### Work task
Please answer these questions from the passage below about the AAAS meeting:
1. What recent startup is credited with raising public interest in physics?
2. Which national labs did the physicists and science writers come from?
3. In what city and on what dates was the 2009 meeting held?

### Source document

This year's meeting of the American Association for the Advancement of Science, or AAAS, reflected a recently increased public interest in physics due in good part to the recent startup of the Large Hadron Collider at CERN. Several physicists and science writers from SLAC and Fermi national labs helped make tough physics topics accessible to scientists working in different disciplines, journalists and the general public.

The annual AAAS meeting is the largest interdisciplinary conference in the world, normally hosting about seven thousand attendees and covering all major disciplines of science. The 2009 meeting, held in Chicago from February 12 through 16, hosted a noticeably high number of sessions dedicated to accelerator, high energy and particle physics.

### Data supplied

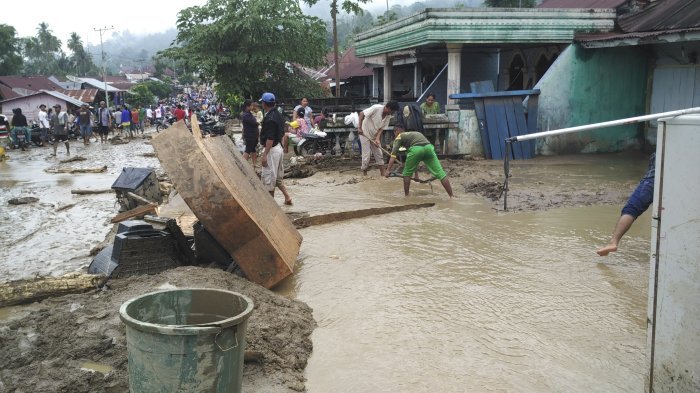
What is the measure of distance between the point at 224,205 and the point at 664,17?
11.3m

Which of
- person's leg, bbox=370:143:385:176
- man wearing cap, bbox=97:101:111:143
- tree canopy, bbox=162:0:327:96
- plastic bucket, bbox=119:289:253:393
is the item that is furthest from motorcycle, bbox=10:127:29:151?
plastic bucket, bbox=119:289:253:393

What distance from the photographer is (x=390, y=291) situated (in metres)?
4.92

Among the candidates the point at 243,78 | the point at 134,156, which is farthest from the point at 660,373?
the point at 243,78

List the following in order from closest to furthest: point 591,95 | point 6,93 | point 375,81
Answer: point 591,95
point 375,81
point 6,93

### Response to the exercise
1. The startup of the Large Hadron Collider at CERN.
2. SLAC and Fermi.
3. Chicago, February 12 through 16.